$include_dir="/home/hyper-archives/boost/include"; include("$include_dir/msg-header.inc") ?>
From: Martin Wille (mw8329_at_[hidden])
Date: 2005-03-07 17:20:05
David Abrahams wrote:
> "Victor A. Wagner Jr." <vawjr_at_[hidden]> writes:
> 
> 
>>At Sunday 2005-03-06 18:52, you wrote:
>>
>>>Let's start revving up to release Boost 1.33.0. Personally, I'd like
>>>to get it out the door by mid-April at the latest, and I'm offering
>>>to manage this release.
>>
>>thank you for your offer, but if you don't get the damned regression 
> 
> 
> Please keep your language civil.
> 
> 
>>testing working FIRST (it's been non-responsive
> 
> 
> Can you please be more specific about what has been non-responsive?  I
> doubt anyone can fix anything without more information.
Whatever tone might be appropriate or not ...
Several testers have raised issues and plead for better communication 
several (probably many) times. Most of the time, we seem to get ignored, 
unfortunately. I don't want to accuse anyone of voluntarily neglecting 
our concerns.
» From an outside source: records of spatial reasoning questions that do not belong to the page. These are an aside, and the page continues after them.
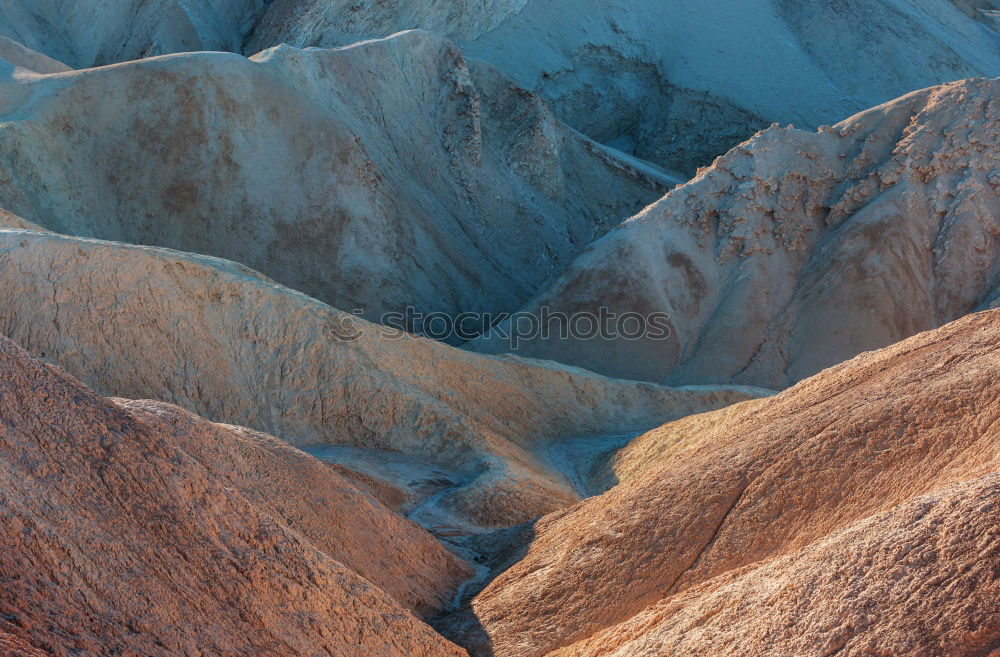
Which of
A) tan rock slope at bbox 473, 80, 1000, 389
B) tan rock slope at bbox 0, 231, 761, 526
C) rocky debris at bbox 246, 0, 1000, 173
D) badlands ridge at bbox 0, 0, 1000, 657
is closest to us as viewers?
badlands ridge at bbox 0, 0, 1000, 657

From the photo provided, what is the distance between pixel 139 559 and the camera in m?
4.67

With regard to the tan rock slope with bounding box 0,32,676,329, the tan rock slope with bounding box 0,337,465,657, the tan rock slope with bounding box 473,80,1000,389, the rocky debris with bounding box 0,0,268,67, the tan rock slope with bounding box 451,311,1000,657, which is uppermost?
the rocky debris with bounding box 0,0,268,67

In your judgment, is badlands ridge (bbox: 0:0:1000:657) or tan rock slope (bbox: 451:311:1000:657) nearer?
tan rock slope (bbox: 451:311:1000:657)

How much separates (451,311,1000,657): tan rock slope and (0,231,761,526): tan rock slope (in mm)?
3405

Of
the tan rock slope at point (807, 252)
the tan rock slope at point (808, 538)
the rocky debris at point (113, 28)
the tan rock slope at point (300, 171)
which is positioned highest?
the rocky debris at point (113, 28)

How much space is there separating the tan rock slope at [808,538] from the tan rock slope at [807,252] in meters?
10.7

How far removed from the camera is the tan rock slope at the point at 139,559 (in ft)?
13.4

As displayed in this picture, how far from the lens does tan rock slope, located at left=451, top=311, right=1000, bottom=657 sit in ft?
15.0

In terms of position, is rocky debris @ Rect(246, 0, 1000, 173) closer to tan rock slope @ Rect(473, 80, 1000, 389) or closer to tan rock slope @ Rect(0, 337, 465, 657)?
tan rock slope @ Rect(473, 80, 1000, 389)

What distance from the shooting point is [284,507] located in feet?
23.4

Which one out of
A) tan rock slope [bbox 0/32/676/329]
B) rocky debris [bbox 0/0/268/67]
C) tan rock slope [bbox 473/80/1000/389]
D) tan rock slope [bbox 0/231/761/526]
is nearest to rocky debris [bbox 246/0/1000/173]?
rocky debris [bbox 0/0/268/67]

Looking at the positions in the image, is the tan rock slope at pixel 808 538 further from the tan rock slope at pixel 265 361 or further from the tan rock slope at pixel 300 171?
the tan rock slope at pixel 300 171

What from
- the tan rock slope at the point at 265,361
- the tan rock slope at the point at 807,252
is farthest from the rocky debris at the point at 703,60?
the tan rock slope at the point at 265,361

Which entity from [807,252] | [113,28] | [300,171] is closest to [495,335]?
[300,171]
However, I think we apparently suffer from a "testing is 
not too well understood" problem at several levels.
The tool chain employed for testing is very complex (due to the 
diversity of compilers and operation systems involved) and too fragile.
Complexity leads to lack of understanding (among the testers and among 
the library developers) and to false assumptions and to lack of 
communication. It additionally causes long delays between changing code 
and running the tests and between running the tests and the result being 
rendered. This in turn makes isolating bugs in the libraries more 
difficult. Fragility leads to the testing procedure breaking often and 
to breaking without getting noticed for some time and to breaking 
without anyone being able to recognize immediately exactly what part 
broke. This is a very unpleasant situation for anyone involved and it 
causes a significant level of frustration at least among those who run 
the tests (e.g. to see the own test results not being rendered for 
severals days or to see the test system being abused as a change 
announcement system isn't exactly motivating).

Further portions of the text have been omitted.